ESPE2023 Top 20 Posters Section (20 abstracts)
1Hospital J.P.Garrahan, Buenos Aires, Argentina. 2Hospital Garrahan, Buenos Aires, Argentina
Background: In children, papillary thyroid cancer (PTC) is generally sporadic and may, less frequently, be part of an undiagnosed hereditary tumor predisposition syndrome (HTPS). Somatic molecular testing is useful to understand tumor etiology and behavior, predict prognosis, and possibly guide development of novel treatment strategies. RET/PTC fusions were found to be associated with an increased risk of invasive disease. The aims of our study were to analyze the findings of a next-generation sequencing (NGS) panel in a cohort of pediatric PTC according to age at presentation, recurrence risk, and response to treatment and to detect patients with HTPS.

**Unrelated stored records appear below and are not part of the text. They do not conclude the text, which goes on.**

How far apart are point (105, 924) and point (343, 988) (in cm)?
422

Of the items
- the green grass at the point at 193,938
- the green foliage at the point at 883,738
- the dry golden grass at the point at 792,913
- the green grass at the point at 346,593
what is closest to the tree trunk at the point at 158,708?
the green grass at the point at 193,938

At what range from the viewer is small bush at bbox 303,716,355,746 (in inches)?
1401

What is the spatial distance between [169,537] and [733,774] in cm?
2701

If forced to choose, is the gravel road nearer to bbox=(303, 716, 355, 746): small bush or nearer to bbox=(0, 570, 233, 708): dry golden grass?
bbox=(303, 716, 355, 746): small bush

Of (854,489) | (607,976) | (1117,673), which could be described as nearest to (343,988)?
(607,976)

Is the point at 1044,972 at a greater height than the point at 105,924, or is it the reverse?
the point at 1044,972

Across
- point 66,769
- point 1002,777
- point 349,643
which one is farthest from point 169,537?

Material and Methods: A retrospective descriptive study was conducted of 63 pediatric patients with PTC seen at a single center in whom a DNA-based NGS panel was performed targeting 54 thyroid cancer-related genes. Pathological molecular alterations were validated by DNA sanger sequencing in tissue and peripheral blood DNA samples to provide evidence of germline mutations. Recurrence risk was classified according to ATA-2015 as low (G1; n: 10), intermediate (G2; n: 13), and high (G3; n: 40). All patients were treated with total thyroidectomy and radioiodine. At the last follow-up, patients were classified as disease free (DF) or having persistent disease (PD). Mean (SD) follow-up was 4.48 (2.11) years.

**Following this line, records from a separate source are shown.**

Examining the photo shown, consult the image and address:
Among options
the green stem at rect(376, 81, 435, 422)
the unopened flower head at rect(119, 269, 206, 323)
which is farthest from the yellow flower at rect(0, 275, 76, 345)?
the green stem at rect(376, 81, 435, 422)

Results: In 70% (44/63)of the samples, a pathogenic variant or gene fusion was detected: G1: 80%, G2: 54%, and G3: 63%. The most frequent alterations were RET-fusion (20%), ALK-fusions (14%), and BRAF (12 %). In 6/63 (9.5 %), pathological germline mutations were observed in genes associated with HTPS: DICER1 (n: 3), PTEN (n: 1), Lynch syndrome/ MSH6 (n: 2). Chronological age was significantly lower in patients with gene fusions (median age 11.45 vs 13.7 years; p: 0.048). Mutations most frequently associated with PD were RET/NCOA4 (RET/PTC3) (3/4;75%), STRN/ALK (4/8;50%), BRAF (4/8;50%), RET-CCDC6 (RET-PTC1) (3/9;33%), MSH6 (1/3;33%), and DICER1 (1/5;20%). Overall, 43% of those with a positive NGS panel had PD versus 52% of those with a negative. Fusions were more often found in G3 (21/29; 72%), but DF and PD were not related to fusions found.

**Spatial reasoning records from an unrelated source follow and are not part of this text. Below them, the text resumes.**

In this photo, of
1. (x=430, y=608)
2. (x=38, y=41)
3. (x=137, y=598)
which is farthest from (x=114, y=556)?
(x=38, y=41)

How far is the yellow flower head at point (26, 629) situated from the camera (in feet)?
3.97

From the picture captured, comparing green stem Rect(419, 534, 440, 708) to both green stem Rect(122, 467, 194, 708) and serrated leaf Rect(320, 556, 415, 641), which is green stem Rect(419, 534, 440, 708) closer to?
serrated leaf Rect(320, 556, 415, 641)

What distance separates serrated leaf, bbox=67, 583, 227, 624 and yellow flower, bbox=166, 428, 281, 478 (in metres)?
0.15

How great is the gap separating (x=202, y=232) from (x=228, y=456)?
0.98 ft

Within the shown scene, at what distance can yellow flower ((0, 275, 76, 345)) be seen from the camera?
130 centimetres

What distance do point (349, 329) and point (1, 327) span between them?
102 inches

Conclusions: Interestingly in our PTC cohort the NGS panel was highly specific to detect molecular alterations. Fusions were more frequent at a younger age and in the G3; however, it was not a determining factor to predict PTC outcome. Finally, detection of pathological germline mutations in genes involved in HTPS is a useful tool for genetic counselling.